Мы сошли с вала и побежали в монастырь.
Во дворе по-деловому, без криков и суеты, готовились к бою: кто-то выводил из стойла оседланного коня, кто-то запрягал тачанку. Левадный осматривал один за другим пулеметы, собственноручно заряжая ленты. Пехота собиралась вокруг лубенцев, которые надевали свои мудреные английские патронташи. Из дверных проемов выглядывали испуганные сестры.
К Чорноте подбежал взволнованный командир булавной сотни[108]
.– Андрий, большевики на Лубенецких хуторах!
– Что, поджилки трясутся? Можно подумать, твою келью захватили. Сколько?
– Вот у него спрашивай. Оттуда прискакал.

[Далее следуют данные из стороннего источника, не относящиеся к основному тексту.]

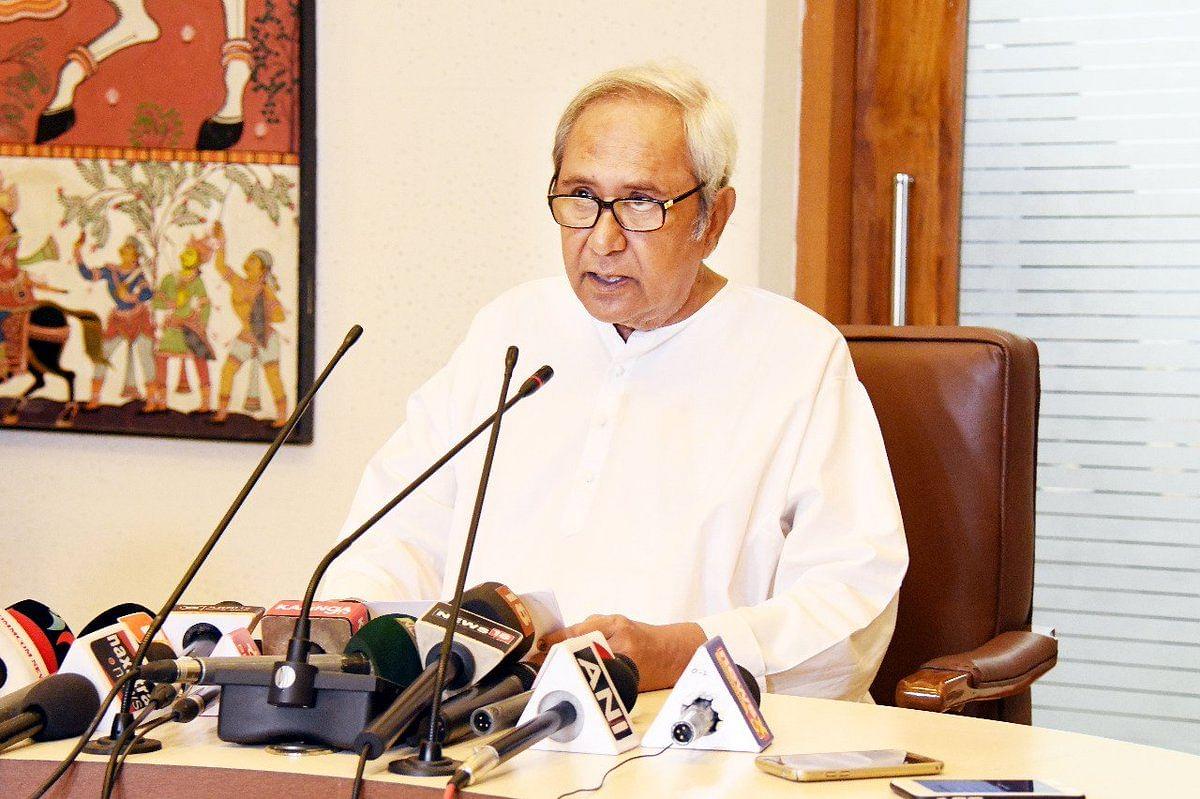 Chief Minister Naveen Patnaik. (Source: DD National/Twitter)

К нам подошел немолодой мужик в кирее.
– Что случилось?
– У нас на хуторе большевицкие конники. Взяли заложников и требуют шестьдесят пудов овса, тридцать муки, а еще сала, печеного хлеба, четырех свиней и двух коров. Сказали, если за три часа не управимся, расстреляют четверых пленных и подожгут хутор. Приготовили подводы и стоят. Люди несут им добро потихоньку, а я взял коня, пробрался в лес и сюда.
– Когда это было?
– Час назад, не больше. Я гнал что есть мочи.
– Сколько их?
– Душ пятнадцать с одним льюисом.
Чорнота презрительно поглядел на коменданта.
– Ты б еще в главный колокол ударил! Надо было выяснить сначала, что за праздник такой на хуторах, а потом уже звонить.

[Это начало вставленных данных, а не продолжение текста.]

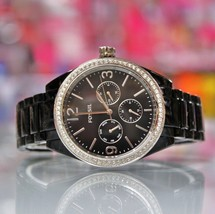 New FOSSIL BQ3342 Chronograph Glitz Black Acetate Bracelet Women Watch - $106.92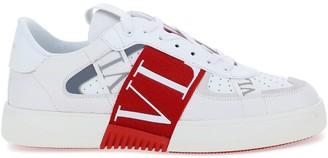 Valentino Vl7n Low-top Sneakers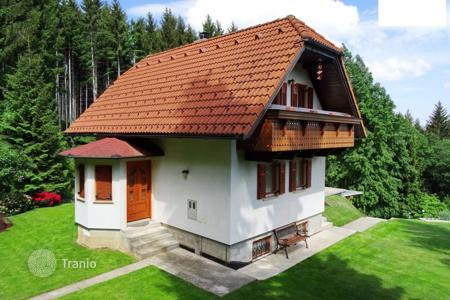 Property for sale in Maribor. Detached house – Maribor, Slovenia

Мы сели на своих уже оседланных жеребцов. Андрий стал вызывать кавалеристов поименно:
– Соловий! Андрийченко! Отамаси, оба! Кононенко! Гуцуляк! Вернидуб! Оробко! Чорноморец! Жук!
Когда подъехали все тринадцать, обернулся к Левадному.
– Дай Гуцуляку льюис. Вернем два.
Тот взял у одного из подчиненных оружие, придерживая культей правой руки, зарядил, потом здоровой рукой легко поднял его вверх дулом, трижды выстрелил и, поставив на предохранитель, отдал нашему казаку. Приземистый, кряжистый Гуцуляк снял карабин и легко закинул на плечо пулемет. В переметных сумах уместилось полдюжины дисков.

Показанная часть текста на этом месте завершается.